▸ Source document
********************

We had a button session with the heart wall hanging. My girls tested various black and white button combinations on the piece. It’s fascinating to me how buttons and beads can change the character of a design. I like to use them as part of the design, to accentuate borders or patterns.

I also like to hide buttons in patterns or against a same-color background. It gives a subtle visual interest that most people seem to like a lot. When they find a hidden button, it’s like finding a treasure.

See the crochet trim I made for a border around the outside of the quilt? It will look good, once it is sewn down. Well, the next step was to crochet red trim to go around the heart. I crocheted a short length of spiky trim so I could see how it would look. It didn’t look good. I tried a plain trim. It didn’t look good. Clearly, the plan in my head wasn’t going to work in real life.

sewing pleated trim around the heart

This sounds frustrating, but this is my favorite part of doing wall hangings. I love the challenge of blending or accentuating borders and patterns within a piece. I love to see how my mental picture compares to the real-life picture.

********************

▸ Activity 1
In the text about the heart wall hanging, what color was the trim to be crocheted around the heart?
▸ Activity 2
For each statement below, say whether it agrees with the text about the heart wall hanging, answering yes or no and quoting the words of the text that decide it.
(a) The writer's girls tried out black and white button combinations on the piece.
(b) The short length of spiky trim looked good around the heart.
(c) The writer calls this stage the favorite part of doing wall hangings.

▸ Dataset excerpt
********************

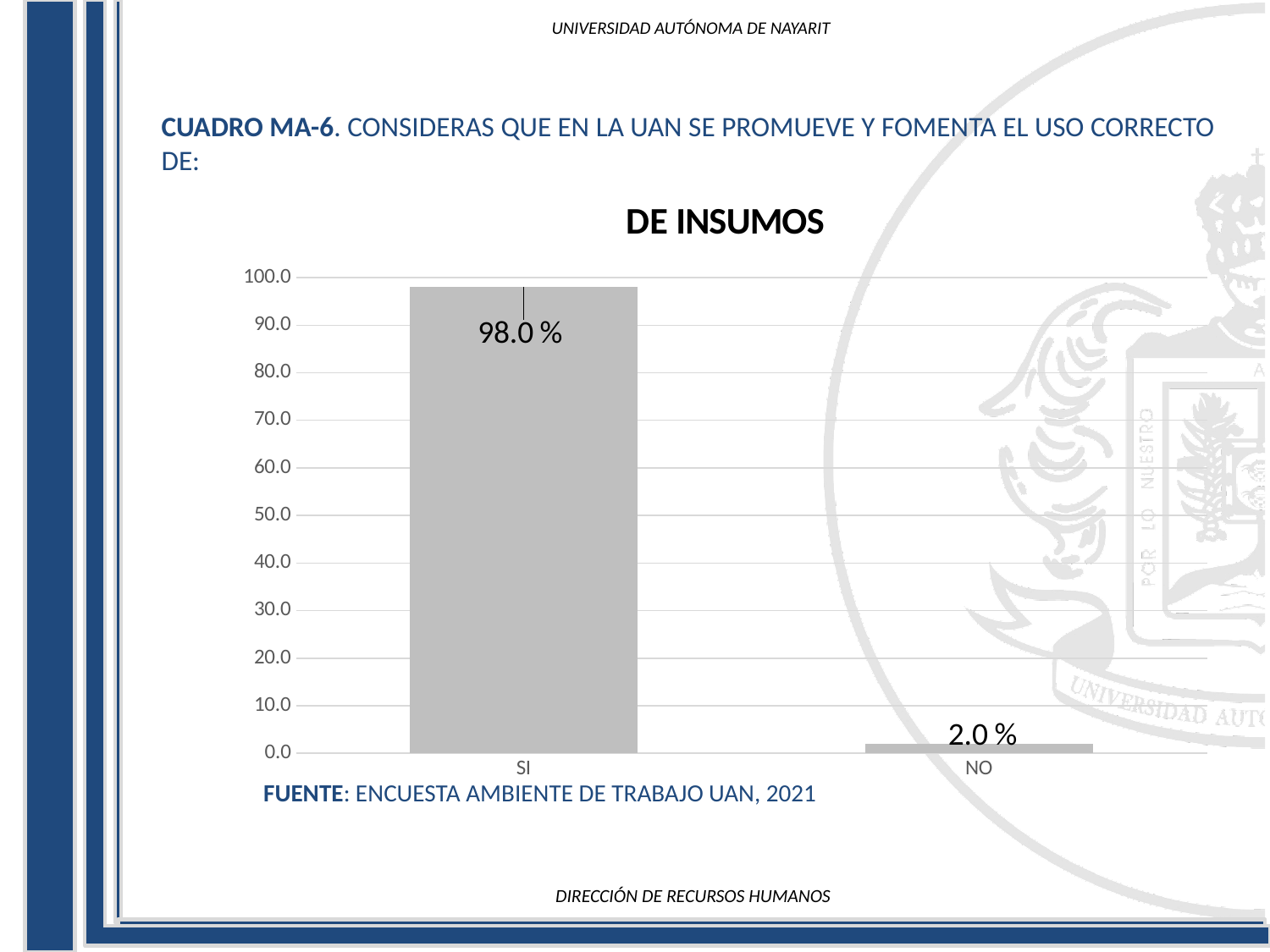
Which category has the highest value? SI What is the difference between the values for SI and NO? 96.0 % What is the title of the chart? DE INSUMOS What is the value for NO? 2.0 % Is the value for NO greater or less than 10.0? less Is the value for SI greater or less than 90.0? greater Which is larger, the value for SI or the value for NO? SI How many categories are shown on the x axis? 2 What kind of chart is shown? bar chart What is the value for SI? 98.0 % Which category has the lowest value? NO What is the highest value shown on the y axis? 100.0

********************

▸ Problem solution 1
Red.

▸ Problem solution 2
(a) Yes: "My girls tested various black and white button combinations on the piece."
(b) No: "It didn’t look good."
(c) Yes: "this is my favorite part of doing wall hangings."